▸ **Input material**

· · · · ·

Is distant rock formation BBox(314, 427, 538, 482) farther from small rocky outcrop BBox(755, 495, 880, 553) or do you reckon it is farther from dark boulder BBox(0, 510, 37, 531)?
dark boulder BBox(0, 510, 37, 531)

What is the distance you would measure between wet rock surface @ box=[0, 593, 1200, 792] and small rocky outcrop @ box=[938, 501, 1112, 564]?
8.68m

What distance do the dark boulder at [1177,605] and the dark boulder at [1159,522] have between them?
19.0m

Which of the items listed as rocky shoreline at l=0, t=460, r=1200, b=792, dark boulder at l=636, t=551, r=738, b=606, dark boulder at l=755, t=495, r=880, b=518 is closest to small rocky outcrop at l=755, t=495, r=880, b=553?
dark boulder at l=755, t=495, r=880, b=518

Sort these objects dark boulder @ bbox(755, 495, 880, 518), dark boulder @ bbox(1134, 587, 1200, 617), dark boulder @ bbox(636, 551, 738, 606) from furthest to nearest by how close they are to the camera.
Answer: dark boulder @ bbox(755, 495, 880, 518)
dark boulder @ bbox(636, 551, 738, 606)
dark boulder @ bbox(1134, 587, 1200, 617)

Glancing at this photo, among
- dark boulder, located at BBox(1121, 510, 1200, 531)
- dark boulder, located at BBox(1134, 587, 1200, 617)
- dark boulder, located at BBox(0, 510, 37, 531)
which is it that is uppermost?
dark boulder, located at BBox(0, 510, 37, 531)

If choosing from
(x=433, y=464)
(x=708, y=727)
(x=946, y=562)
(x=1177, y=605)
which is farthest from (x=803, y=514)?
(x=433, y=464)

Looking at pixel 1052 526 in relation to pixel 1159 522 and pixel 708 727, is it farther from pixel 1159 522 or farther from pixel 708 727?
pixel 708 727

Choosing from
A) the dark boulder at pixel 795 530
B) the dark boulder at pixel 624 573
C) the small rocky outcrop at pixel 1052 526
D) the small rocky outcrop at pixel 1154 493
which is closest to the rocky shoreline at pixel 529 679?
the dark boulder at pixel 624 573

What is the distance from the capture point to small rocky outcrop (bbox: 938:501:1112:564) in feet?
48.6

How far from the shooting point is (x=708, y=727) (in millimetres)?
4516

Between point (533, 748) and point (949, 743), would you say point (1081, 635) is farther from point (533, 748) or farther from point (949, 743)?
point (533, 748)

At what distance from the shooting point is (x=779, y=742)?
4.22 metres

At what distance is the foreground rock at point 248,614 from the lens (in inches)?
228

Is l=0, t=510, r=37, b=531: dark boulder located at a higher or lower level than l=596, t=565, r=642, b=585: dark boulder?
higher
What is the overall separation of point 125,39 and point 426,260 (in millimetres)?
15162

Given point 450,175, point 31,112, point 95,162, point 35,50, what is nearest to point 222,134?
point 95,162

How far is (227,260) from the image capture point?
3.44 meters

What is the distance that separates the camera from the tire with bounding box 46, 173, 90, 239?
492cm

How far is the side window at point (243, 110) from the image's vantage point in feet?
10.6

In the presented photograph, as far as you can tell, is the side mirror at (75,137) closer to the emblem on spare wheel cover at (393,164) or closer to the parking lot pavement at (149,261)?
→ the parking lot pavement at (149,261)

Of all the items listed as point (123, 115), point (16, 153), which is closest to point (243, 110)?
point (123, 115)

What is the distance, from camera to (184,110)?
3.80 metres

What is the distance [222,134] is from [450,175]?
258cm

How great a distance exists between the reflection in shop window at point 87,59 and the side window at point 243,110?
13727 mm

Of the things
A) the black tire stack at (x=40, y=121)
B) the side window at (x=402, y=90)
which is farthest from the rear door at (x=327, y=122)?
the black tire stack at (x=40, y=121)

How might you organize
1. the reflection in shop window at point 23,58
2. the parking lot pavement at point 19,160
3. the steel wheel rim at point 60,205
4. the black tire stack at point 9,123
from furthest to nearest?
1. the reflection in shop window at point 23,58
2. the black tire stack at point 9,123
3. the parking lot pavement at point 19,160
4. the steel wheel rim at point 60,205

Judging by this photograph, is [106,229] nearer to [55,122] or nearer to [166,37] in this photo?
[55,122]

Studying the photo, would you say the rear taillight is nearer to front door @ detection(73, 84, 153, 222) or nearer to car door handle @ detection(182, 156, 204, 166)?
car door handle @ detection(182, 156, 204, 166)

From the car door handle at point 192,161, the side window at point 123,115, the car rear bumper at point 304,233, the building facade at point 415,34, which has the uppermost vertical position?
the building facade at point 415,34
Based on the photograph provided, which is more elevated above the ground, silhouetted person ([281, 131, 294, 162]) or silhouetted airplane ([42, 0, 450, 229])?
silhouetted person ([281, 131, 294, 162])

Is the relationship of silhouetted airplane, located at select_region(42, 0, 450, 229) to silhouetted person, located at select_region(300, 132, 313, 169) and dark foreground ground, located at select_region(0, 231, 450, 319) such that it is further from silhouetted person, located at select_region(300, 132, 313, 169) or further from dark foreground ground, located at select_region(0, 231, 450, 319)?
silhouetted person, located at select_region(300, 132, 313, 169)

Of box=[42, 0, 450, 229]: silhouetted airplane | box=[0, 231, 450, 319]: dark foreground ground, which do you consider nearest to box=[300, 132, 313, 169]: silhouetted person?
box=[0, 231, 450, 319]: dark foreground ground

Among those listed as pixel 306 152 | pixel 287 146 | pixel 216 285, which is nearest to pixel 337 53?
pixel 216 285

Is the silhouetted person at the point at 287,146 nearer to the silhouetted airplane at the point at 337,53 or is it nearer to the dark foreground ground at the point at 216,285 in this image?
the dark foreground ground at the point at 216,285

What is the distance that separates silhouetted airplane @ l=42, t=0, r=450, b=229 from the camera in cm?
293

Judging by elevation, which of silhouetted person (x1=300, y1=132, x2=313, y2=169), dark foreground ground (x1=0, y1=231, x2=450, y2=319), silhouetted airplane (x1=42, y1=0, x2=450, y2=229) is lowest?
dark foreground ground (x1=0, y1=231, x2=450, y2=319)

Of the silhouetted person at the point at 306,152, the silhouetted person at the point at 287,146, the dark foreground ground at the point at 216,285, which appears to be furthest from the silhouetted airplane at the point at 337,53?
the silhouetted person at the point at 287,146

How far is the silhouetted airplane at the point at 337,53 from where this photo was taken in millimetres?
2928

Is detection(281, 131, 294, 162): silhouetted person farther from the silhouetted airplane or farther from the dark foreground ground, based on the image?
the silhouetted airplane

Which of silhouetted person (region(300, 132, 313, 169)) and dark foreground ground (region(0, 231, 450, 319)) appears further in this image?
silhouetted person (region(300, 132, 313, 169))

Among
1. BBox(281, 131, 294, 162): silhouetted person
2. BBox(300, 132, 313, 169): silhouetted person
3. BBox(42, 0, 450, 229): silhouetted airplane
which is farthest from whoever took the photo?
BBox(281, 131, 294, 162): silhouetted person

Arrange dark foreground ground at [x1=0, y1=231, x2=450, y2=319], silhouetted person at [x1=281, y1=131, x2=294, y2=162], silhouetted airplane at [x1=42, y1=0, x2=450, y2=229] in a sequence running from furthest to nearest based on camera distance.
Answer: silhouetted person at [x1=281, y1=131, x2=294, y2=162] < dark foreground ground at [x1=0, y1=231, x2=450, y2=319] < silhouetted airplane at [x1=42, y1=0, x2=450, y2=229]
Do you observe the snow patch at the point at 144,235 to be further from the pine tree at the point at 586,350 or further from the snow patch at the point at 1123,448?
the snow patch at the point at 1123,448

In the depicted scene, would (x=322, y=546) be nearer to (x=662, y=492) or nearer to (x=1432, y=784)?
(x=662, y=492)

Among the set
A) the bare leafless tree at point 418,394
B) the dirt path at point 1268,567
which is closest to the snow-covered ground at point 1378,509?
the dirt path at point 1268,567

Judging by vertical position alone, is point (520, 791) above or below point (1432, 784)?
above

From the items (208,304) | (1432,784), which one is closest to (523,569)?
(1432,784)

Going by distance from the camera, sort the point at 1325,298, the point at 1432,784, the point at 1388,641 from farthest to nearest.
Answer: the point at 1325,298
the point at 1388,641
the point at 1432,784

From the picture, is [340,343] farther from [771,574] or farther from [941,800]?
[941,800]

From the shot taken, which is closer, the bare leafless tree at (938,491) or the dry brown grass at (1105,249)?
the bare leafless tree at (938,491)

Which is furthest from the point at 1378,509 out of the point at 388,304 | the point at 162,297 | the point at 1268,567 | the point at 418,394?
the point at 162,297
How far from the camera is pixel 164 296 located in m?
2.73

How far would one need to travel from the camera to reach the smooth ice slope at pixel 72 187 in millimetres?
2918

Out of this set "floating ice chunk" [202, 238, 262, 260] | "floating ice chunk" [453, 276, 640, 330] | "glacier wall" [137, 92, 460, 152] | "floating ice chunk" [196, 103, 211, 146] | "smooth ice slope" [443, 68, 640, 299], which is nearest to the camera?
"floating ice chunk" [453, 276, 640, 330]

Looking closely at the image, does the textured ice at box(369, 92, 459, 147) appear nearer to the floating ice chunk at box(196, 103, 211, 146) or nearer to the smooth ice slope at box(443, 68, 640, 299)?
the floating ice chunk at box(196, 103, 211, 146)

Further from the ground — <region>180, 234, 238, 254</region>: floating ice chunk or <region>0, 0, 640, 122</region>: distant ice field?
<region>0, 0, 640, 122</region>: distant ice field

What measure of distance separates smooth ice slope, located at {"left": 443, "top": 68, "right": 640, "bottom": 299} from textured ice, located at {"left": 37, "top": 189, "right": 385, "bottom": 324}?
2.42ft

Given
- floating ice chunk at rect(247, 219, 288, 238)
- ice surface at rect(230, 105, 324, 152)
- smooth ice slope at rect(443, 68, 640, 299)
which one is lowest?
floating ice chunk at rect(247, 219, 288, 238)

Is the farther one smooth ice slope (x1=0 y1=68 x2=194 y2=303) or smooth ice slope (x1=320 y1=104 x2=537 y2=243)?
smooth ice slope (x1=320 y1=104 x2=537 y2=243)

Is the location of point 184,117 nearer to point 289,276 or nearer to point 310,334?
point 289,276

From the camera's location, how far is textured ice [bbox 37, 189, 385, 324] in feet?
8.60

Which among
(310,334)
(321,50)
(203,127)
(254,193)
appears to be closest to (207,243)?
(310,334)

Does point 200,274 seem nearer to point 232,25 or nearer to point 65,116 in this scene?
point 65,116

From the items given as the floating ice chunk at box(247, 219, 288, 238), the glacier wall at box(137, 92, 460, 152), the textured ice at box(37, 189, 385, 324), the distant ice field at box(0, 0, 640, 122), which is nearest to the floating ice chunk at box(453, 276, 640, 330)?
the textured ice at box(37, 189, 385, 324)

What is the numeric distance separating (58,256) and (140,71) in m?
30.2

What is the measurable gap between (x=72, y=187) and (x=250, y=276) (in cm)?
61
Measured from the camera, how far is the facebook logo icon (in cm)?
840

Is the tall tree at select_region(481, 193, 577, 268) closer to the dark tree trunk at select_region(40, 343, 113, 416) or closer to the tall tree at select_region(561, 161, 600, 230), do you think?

· · · · ·

Can you render the data from the line containing "Measured from the" through the end of the data as a Markdown table, with a Row column holding the row number and a Line column holding the line, and blank lines left out?

| Row | Line |
|---|---|
| 1 | Measured from the camera, how far is the facebook logo icon (in cm)? |
| 2 | 840 |
| 3 | Is the tall tree at select_region(481, 193, 577, 268) closer to the dark tree trunk at select_region(40, 343, 113, 416) or closer to the tall tree at select_region(561, 161, 600, 230), do you think? |